Jennifer Richard en Allemagne...

Illustration de Jennifer Richard en Allemagne...

« Eh bien, tu vois ? me dit mon mari. On dirait que tu n’as pas été si nulle que ça, à l’entretien. »

Je relis la lettre de l’Institut français m’informant que ma candidature a été retenue. Oui, c’est bien cela. Ils soutiennent mon projet de roman sur l’industrie de guerre.

Le sentiment d’avoir manqué de panache, lors de mon entretien de sélection, tenait à ce que j’avais choisi de taire, une intuition qu’il me restait à vérifier. J’avais désormais tout loisir de le faire.

Nach Berlin !

« Berlin est une métropole lente où l’on doit prendre le temps de jouir de la vie. »

Si quelques ouvrages ont narré la vie et les méfaits de Basil Zaharoff, marchand d’armes, milliardaire aux nationalités multiples et philanthrope malin, il restait à éclaircir un point : ses relations avec l’Allemagne. Décrit comme un homme cynique et mégalomane, il se voyait toutefois attribuer une éthique. On affirmait en effet qu’il n’avait jamais franchi la ligne rouge : la collaboration avec les nazis. Au vu de ses actions, je doutais fort de cette version. Une fois à Berlin, je creusai donc la question et décrouvris dans les archives nationales allemandes une note fort intéressante : elle indiquait qu’il avait été, en 1932, l’un des plus importants soutiens financiers du parti nazi.

            Je parcourus la capitale allemande avec les yeux de Zaharoff. Je découvris les lieux qu’il avait sans doute visités : le stade olympique où se sont déroulés les jeux de 1936, la plage de Nikolassee, la grande brasserie Zollpackhof et son Biergarten, l’immense Tiergarten, les bords de Spree. J’adoptai le rythme que je prêtais à mon personnage, qui est également celui auquel invite la ville. Berlin est une métropole lente où l’on doit prendre le temps de jouir de la vie. On sirote paisiblement son café sur un banc, dans l’un des nombreux parcs, tout en nourrissant les oiseaux. On s’arrête pour boire une bière, déguster une Currywurst à l’angle d’une rue.

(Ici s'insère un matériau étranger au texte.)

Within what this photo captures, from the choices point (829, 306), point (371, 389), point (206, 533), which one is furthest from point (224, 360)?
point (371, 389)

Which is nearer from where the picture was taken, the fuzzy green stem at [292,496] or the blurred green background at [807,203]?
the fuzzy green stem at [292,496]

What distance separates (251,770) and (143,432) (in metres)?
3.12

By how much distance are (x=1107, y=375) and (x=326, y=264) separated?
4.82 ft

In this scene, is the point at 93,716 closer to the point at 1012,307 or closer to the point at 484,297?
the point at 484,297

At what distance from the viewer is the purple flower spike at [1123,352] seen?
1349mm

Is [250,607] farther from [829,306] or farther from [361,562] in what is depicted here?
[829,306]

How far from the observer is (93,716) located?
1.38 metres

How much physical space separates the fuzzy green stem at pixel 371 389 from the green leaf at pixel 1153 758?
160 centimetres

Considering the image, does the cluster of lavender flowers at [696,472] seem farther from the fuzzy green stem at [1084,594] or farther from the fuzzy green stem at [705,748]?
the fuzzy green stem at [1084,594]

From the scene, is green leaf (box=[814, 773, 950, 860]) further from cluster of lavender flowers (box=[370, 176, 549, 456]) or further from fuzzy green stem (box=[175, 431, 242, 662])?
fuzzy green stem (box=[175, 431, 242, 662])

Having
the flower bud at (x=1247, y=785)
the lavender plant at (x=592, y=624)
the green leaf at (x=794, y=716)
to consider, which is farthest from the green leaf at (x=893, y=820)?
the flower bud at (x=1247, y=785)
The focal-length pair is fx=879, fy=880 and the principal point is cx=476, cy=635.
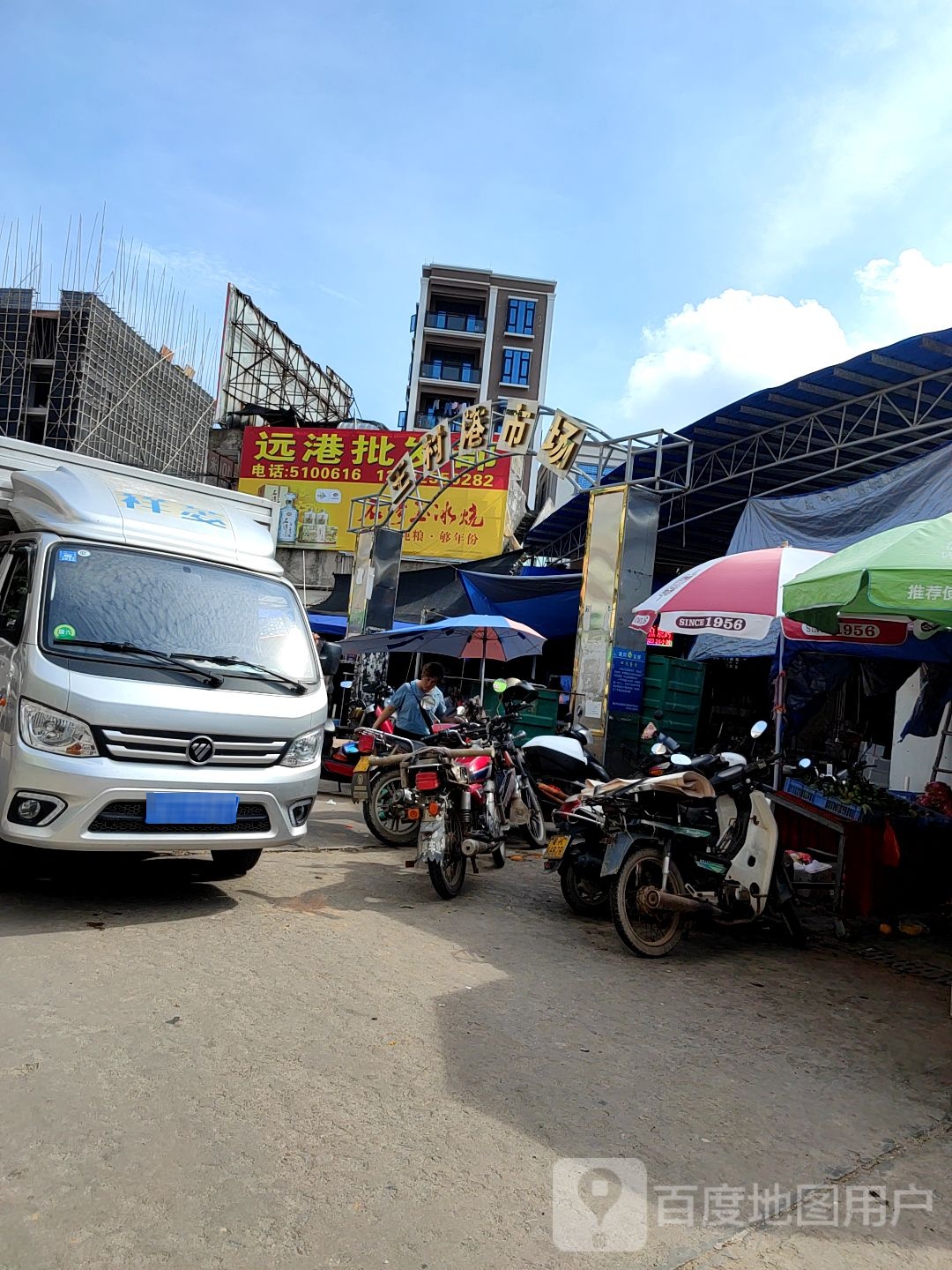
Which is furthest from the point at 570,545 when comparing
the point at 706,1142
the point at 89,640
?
the point at 706,1142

En allemand, un mot magnifique et difficile à traduire évoque ce plaisir : der Genuss.

            Au fil de ces semaines d’immersion, il me devenait plus facile de lire les articles de presse en allemand, en particulier la description de certaines conférences données par le parti nazi dans l’intention de séduire les grands industriels.

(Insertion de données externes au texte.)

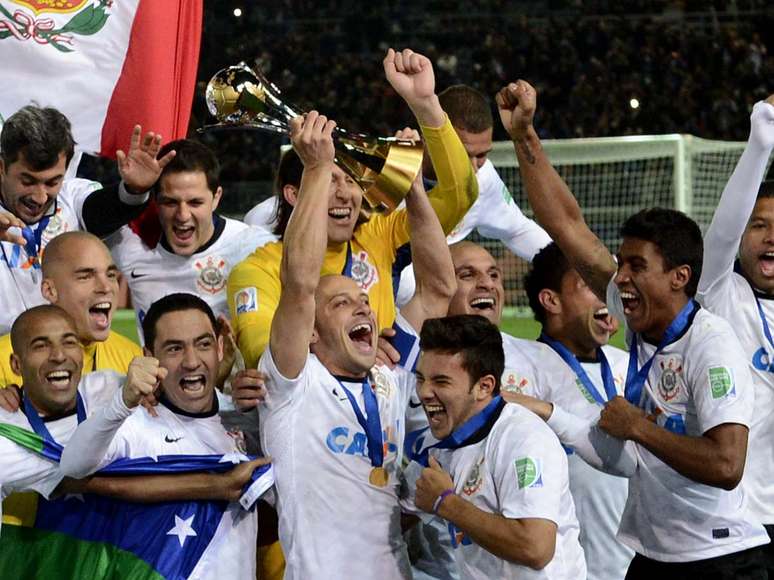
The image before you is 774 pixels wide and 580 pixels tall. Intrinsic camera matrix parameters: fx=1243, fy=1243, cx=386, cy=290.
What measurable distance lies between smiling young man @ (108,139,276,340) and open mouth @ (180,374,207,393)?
79cm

Résider à Berlin en 2019 a été d’autant plus intéressant pour moi que l’année a été marquée par le centenaire de la République de Weimar. À l’occasion de ce Jubiläum, de nombreuses manifestations culturelles ont été mises en place dans la ville, telles l’exposition organisée dans les bâtiments de l’école où avait enseigné l’auteur Sebastian Haffner, ou la grande exposition Demokratie 2019, au Deutsches Historisches Museum.

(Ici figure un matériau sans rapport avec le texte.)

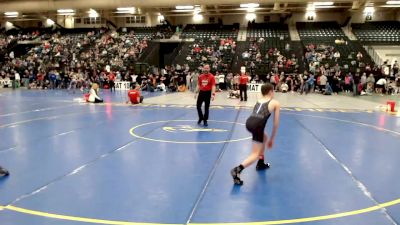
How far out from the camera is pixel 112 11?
131ft

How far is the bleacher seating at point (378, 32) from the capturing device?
3272cm

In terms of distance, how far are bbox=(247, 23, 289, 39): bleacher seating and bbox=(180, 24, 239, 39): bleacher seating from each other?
60.2 inches

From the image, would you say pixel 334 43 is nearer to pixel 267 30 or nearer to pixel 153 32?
pixel 267 30

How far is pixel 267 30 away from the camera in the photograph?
37094 millimetres

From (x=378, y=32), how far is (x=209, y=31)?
15.8 meters

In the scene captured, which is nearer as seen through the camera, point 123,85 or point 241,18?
point 123,85

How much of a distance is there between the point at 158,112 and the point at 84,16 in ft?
109

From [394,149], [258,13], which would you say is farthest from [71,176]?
[258,13]

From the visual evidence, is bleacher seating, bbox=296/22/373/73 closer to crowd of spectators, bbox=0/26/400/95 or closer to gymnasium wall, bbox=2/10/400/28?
crowd of spectators, bbox=0/26/400/95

Partie pour trois mois, je me suis si bien acclimatée à la vie berlinoise que le retour à Paris fut un véritable arrachement.

« Et si on revenait ? me proposa un jour mon mari qui m’avait rejointe.

- Bien sûr qu’on reviendra.

- Non, je veux dire… pour de bon.

- Wirklich ? »

Nous sommes rentrés à Paris, allégés par la perspective d’une nouvelle aventure, avons réglé quelques affaires et nous sommes revenus à Berlin. Avec le chat, cette fois.

Voilà à quoi peut mener une candidature à la mission Hors les murs - Stendhal.